-- Written exercise --
Copy the lines below word for word, leaving every line as it is.

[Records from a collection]
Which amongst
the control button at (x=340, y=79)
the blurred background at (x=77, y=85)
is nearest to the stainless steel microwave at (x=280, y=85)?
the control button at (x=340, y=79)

-- Response to the task --
Which amongst
the control button at (x=340, y=79)
the blurred background at (x=77, y=85)
is nearest to the stainless steel microwave at (x=280, y=85)?
the control button at (x=340, y=79)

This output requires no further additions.